Sarcoidosis

Boeck's disease

Sarcoidosis (Boeck's disease) is an acute or chronic inflammatory granulomatous systemic disease that affects almost all organs of the body and can therefore disrupt their function. As part of the inflammatory reaction in sarcoidosis, so-called granulomas, small nodules of inflammatory cells, form. The lungs and lymph glands are most frequently affected.

Overview: What is sarcoidosis?

Sarcoidosis, also known as Boeck’s disease, is a granulomatous disease. Its classic characteristic is microscopically small, nodular tissue changes. It is unclear why they form. It is probably a dysregulation of the immune system caused by hereditary factors in combination with certain environmental influences.

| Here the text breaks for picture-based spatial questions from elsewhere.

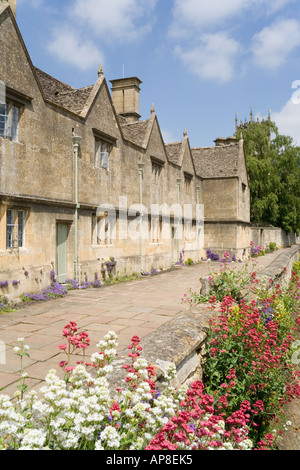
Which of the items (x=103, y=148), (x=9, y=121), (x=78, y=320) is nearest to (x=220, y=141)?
(x=103, y=148)

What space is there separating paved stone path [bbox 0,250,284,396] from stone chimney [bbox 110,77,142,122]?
14.6 m

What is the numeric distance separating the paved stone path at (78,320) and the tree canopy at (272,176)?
92.0 feet

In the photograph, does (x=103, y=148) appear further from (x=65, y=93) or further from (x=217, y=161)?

People suffering from sarcoidosis can have general symptoms that occur with all inflammatory diseases:

  • Fever
  • Fatigue and exhaustion
  • Fatigue
  • Weight loss
  • Night sweats
  • Pain in the limbs

The other symptoms of the disease can vary greatly and depend on which organs are involved.

These are for example:

  • Lungs (90 percent)
  • Lymph nodes (up to 90 percent)
  • Skin
  • Joints
  • Heart
  • Kidney
  • Liver
  • Spleen
  • Eyes
  • Bones
  • Nervous system
  • Salivary gland

Although sarcoidosis most commonly affects the lungs and lymph nodes, it can occur in practically any organ. Experts therefore also refer to it as a systemic disease. If the sarcoidosis affects the lungs, for example, the affected person suffers from a cough and/or shortness of breath. In the case of lymph node infestation, patients occasionally notice swelling of the affected lymph nodes. Sarcoidosis appears in both acute and chronic forms and is not contagious.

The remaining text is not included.